*Extrait du texte:*
========
2) Un terrain propice aux débats passionnés

Non seulement le système politique maltais s'est coulé dans le moule du système partisan britannique, mais le pays partage encore avec son ancien protecteur une situation d'insularité qui offre un terrain favorable au développement périodique d'une certaine fièvre collective.

L'actualité européenne arrive dans l'île principalement par le canal des agences de presse et des quotidiens britanniques, qui tendent trop souvent à ne pas présenter l'activité des institutions européennes sous son jour le plus favorable. Dans une île autrefois exposée aux razzias des pirates de la Méditerranée, les grandes entreprises de l'Europe occidentale sont parfois présentées comme de nouveaux Barbaresques qui pourraient mettre le pays en coupe réglée après l'adhésion. Même dénuées de fondement, ces accusations ne sont pas sans résonance dans l'imaginaire des Maltais, qui pouvaient craindre par exemple, dans une île où les terres sont rares -la densité démographique s'y élève à 1200 habitants par km², que les riches habitants du Nord de l'Europe arrivent massivement sur le marché de l'immobilier de loisir.

L'histoire récente du pays, placé sous la férule autoritaire de Dom Mintoff dans les années 1970, explique enfin que le débat politique puisse y garder aujourd'hui le tour véhément qui est la caractéristique vivifiante des démocraties encore jeunes.

B. L'Europe comme ligne de démarcation partisane

Depuis plus de dix ans, la question de l'adhésion à l'Union européenne constitue l'un des principaux thèmes de la vie politique maltaise. Sujet de controverses continuelles, il s'impose cependant par sa permanence même comme un horizon obligé auquel ses opposants peinent à substituer un autre projet fédérateur.
========
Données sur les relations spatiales
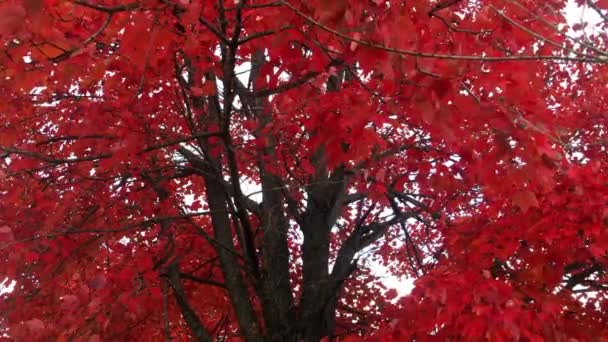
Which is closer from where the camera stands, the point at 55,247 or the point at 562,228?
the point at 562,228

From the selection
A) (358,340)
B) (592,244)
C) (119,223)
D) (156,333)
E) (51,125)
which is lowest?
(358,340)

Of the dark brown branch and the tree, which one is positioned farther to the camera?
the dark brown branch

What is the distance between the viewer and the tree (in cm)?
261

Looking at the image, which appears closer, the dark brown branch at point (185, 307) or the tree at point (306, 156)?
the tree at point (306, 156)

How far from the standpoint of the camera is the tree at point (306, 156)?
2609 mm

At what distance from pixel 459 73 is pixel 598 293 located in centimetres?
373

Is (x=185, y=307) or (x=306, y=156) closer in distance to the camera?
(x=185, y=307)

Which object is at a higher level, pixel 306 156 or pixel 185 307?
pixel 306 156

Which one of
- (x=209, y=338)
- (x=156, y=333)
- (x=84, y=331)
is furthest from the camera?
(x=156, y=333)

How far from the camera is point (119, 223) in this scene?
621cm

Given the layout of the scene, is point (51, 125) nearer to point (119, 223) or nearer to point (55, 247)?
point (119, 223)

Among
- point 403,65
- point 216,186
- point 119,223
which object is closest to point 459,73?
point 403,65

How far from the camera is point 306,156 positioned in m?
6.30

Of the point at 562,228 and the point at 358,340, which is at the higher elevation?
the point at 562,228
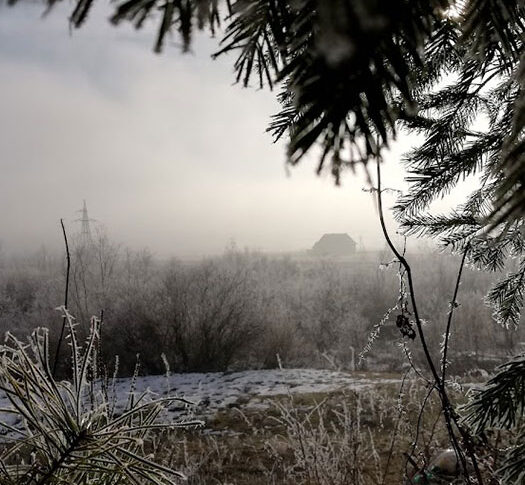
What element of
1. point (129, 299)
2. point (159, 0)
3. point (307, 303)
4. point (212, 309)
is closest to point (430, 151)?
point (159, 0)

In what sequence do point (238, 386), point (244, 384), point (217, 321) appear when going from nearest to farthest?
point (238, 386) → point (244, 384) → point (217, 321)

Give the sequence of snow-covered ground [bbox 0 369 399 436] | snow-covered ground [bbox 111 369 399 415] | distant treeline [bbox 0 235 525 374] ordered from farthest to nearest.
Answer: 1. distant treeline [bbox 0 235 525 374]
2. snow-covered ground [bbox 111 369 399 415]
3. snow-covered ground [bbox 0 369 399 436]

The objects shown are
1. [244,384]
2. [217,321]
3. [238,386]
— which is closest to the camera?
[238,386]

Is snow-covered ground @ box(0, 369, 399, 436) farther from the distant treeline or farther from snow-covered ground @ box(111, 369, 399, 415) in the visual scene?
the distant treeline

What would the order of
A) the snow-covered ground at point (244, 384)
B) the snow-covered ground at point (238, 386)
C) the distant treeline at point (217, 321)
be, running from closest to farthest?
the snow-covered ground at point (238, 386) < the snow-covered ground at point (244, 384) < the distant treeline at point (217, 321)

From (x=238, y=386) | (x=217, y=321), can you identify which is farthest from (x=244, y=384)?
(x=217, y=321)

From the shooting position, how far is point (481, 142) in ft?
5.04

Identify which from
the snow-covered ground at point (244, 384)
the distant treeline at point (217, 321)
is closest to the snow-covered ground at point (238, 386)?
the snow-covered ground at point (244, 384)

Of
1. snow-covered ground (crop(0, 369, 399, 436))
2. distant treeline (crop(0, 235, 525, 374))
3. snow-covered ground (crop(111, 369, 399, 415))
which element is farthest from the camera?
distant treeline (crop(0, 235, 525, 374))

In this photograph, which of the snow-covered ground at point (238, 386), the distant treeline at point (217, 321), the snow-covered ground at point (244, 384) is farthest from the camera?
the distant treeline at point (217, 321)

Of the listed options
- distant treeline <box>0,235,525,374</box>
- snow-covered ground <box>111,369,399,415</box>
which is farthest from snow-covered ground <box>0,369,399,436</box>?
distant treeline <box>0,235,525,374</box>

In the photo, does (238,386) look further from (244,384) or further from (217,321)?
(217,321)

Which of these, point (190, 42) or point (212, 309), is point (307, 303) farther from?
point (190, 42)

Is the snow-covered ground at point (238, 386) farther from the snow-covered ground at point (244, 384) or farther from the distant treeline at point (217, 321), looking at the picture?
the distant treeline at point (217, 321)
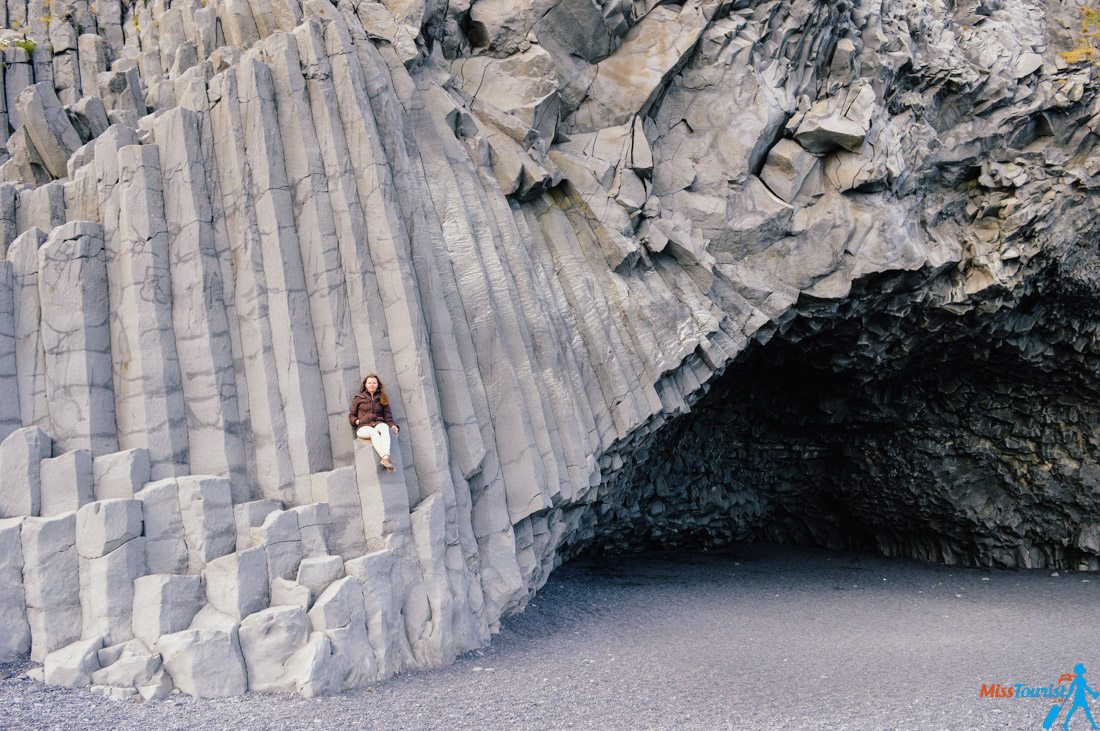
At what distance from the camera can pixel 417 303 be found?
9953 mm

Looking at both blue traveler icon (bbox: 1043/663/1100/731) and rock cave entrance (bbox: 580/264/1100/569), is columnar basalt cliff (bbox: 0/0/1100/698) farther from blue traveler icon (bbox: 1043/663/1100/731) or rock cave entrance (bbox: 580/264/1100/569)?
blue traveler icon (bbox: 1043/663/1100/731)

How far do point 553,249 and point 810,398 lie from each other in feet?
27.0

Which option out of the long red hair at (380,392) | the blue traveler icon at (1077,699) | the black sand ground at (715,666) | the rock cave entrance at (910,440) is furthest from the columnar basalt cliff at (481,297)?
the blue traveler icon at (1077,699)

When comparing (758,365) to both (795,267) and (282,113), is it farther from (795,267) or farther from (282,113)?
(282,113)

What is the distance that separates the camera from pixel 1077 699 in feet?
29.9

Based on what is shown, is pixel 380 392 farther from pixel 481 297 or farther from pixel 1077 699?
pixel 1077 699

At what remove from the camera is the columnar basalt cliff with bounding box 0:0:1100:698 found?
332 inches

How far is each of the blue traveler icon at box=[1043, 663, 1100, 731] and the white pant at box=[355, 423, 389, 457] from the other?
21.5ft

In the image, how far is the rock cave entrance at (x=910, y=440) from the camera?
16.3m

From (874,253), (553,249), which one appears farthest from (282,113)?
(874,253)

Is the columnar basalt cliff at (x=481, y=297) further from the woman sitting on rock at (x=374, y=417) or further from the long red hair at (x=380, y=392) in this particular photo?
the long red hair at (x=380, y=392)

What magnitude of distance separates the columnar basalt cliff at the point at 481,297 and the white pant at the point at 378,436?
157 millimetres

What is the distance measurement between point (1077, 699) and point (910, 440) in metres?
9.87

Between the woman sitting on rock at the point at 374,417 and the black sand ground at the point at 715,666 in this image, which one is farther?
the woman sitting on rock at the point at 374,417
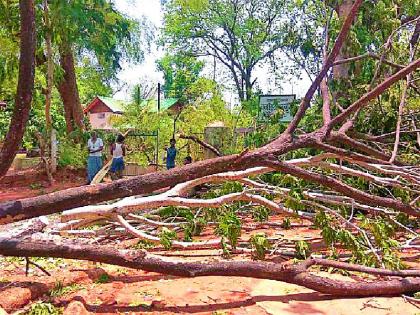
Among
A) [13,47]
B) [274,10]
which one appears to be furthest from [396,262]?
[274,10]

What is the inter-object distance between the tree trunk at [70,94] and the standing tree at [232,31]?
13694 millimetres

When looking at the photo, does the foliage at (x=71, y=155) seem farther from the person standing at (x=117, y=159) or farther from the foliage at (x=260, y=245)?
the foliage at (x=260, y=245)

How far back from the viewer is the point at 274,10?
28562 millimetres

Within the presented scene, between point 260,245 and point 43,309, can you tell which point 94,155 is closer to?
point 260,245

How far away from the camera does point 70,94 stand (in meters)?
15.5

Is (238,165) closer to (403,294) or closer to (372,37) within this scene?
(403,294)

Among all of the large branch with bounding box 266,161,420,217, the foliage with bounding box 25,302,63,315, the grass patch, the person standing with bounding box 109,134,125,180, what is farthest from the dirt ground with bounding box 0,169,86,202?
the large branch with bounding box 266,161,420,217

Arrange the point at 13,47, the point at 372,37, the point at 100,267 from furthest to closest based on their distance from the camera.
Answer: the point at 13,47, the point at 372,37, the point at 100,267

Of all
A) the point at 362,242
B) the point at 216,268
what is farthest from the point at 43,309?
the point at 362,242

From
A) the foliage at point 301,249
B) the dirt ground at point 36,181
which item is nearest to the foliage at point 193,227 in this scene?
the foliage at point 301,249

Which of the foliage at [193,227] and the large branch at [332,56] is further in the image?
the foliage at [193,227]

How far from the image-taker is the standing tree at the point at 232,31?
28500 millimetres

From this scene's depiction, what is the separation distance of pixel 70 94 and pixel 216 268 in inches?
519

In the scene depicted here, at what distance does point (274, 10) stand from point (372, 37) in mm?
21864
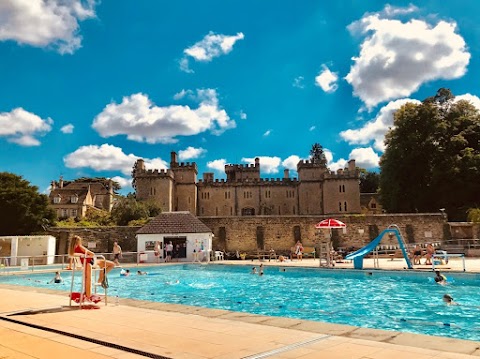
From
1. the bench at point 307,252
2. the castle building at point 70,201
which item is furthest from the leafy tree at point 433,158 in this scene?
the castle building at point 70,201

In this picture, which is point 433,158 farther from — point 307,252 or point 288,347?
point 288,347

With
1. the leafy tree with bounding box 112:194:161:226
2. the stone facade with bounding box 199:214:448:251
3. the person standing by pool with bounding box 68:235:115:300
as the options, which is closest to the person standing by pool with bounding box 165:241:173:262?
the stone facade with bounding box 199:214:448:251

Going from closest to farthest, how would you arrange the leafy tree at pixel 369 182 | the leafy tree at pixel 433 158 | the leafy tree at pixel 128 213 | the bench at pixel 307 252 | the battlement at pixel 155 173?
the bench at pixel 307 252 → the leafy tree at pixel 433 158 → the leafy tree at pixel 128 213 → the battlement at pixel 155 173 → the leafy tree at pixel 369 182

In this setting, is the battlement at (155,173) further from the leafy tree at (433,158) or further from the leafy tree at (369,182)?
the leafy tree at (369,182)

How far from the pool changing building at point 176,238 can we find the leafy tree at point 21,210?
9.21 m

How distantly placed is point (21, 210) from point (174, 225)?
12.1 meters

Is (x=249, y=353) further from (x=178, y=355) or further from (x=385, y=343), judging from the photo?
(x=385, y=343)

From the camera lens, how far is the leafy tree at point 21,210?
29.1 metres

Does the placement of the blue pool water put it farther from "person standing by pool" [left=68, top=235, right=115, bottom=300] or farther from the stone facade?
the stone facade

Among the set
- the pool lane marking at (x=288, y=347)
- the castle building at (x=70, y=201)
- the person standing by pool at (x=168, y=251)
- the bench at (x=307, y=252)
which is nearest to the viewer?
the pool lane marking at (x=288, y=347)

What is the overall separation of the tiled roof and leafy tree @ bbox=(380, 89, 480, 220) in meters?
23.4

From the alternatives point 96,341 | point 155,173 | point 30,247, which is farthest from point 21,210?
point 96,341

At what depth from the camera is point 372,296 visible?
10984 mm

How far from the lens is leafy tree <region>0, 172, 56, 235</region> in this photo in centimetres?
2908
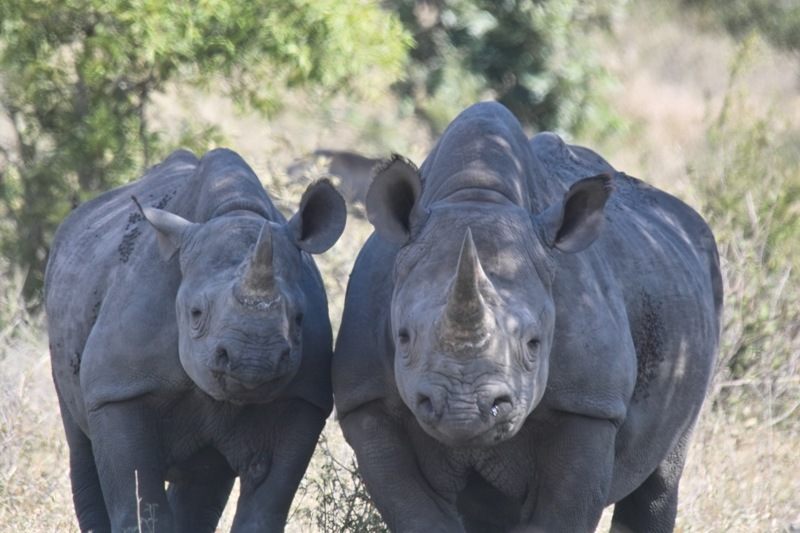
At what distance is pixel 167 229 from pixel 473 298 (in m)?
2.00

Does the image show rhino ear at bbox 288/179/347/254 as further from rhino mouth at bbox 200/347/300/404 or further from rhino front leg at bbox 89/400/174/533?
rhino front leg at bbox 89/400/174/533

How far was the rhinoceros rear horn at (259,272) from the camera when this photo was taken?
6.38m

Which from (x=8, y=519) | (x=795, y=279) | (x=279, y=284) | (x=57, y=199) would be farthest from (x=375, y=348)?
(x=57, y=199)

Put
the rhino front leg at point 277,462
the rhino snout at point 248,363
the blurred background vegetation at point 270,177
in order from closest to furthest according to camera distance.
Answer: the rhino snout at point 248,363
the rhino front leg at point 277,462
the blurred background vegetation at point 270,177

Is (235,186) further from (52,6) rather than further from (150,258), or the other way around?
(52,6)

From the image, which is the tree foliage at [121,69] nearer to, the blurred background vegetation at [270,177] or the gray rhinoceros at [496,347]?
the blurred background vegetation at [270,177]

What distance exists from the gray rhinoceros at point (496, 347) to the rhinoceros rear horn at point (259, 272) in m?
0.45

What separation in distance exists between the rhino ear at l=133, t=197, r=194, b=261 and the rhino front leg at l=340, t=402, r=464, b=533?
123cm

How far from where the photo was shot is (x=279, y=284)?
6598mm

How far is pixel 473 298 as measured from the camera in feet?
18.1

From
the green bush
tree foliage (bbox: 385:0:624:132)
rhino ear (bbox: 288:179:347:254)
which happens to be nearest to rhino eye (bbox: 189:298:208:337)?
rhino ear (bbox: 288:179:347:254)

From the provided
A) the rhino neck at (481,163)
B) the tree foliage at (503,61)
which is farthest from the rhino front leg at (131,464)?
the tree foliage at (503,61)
========
*Tâches demandées:*
A) D'après le texte sur Malte, par quels canaux l'actualité européenne arrive-t-elle surtout dans l'île ?
B) Prolongez le texte sur Malte après sa dernière phrase.
Ces lignes n'ont aucun rôle à jouer ici.

*Réponses rédigées:*
A) Par les agences de presse et les quotidiens britanniques.

B)
1) Un enjeu électoral décisif dans la dernière décennie

L'acte de candidature de Malte a été présenté le 16 juillet 1990 à l'initiative du parti nationaliste. Cet acte de politique étrangère a eu très tôt des retentissements significatifs sur le plan intérieur puisque, à la suite d'un premier avis positif de la Commission sur la demande maltaise en 1993, les autorités de l'île ont engagé des réformes qui anticipaient sur les efforts que pourrait demander la préparation de l'adhésion. En introduisant ainsi la TVA dans un pays qui ne la connaissait pas encore, elles firent naître le mécontentement populaire que peut provoquer l'institution d'un impôt nouveau jointe à une hausse du coût de la vie, le gouvernement maltais de l'époque n'ayant pas jugé utile de diminuer d'autres recettes significatives.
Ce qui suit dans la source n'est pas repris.